▶ _Directions_
1. In the article on Sabra's Senior Care Centers properties, reproduce the stretch from "Sabra Health Care" through "provider’s bankruptcy proceedings." word for word.
2. In the article on Sabra's Senior Care Centers properties, what value range does Sabra estimate for the 10 buildings it is retaining?

▶ _Extracted text_
──────

Sabra Health Care REIT (Nasdaq: SBRA) late Sunday night announced that it would retain 10 Senior Care Centers-operated properties it had previously agreed to sell amid the skilled nursing provider’s bankruptcy proceedings.
Just two days after the Dallas-based Senior Care Centers entered Chapter 11 bankruptcy protection in early December, landlord Sabra announced that it had entered into a formal agreement to sell off all 38 SCC-operated buildings in its portfolio for $385 million. A source with knowledge of the deal identified the buyer at the time as BlueMountain, a New York City-based alternative asset management firm that in 2017 bought all of Kindred Healthcare’s skilled nursing facilities for $700 million.
But that figure has been slashed to 28 buildings for a sale price of $282.5 million, the Irvine, Calif.-based real estate investment trust (REIT) revealed on Sunday. Sabra will lease the remaining 10 to “one or more new operators,” estimating the retained buildings’ value at $95 million to $105 million.

──────

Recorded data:
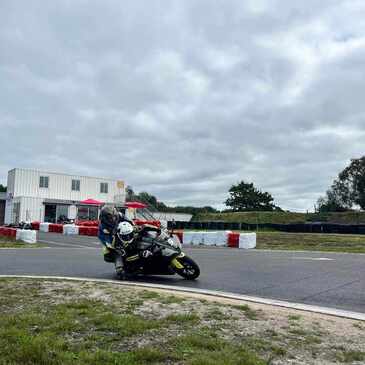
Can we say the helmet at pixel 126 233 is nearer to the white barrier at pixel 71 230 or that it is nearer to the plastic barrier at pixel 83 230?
the plastic barrier at pixel 83 230

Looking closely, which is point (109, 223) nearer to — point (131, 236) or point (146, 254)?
point (131, 236)

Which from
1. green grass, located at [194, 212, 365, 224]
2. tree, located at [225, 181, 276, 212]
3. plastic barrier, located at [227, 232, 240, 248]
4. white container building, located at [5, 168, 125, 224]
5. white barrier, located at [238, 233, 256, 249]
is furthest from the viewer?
tree, located at [225, 181, 276, 212]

──────

▶ _Answers by item_
1.
Sabra Health Care REIT (Nasdaq: SBRA) late Sunday night announced that it would retain 10 Senior Care Centers-operated properties it had previously agreed to sell amid the skilled nursing provider’s bankruptcy proceedings.

2. $95 million to $105 million.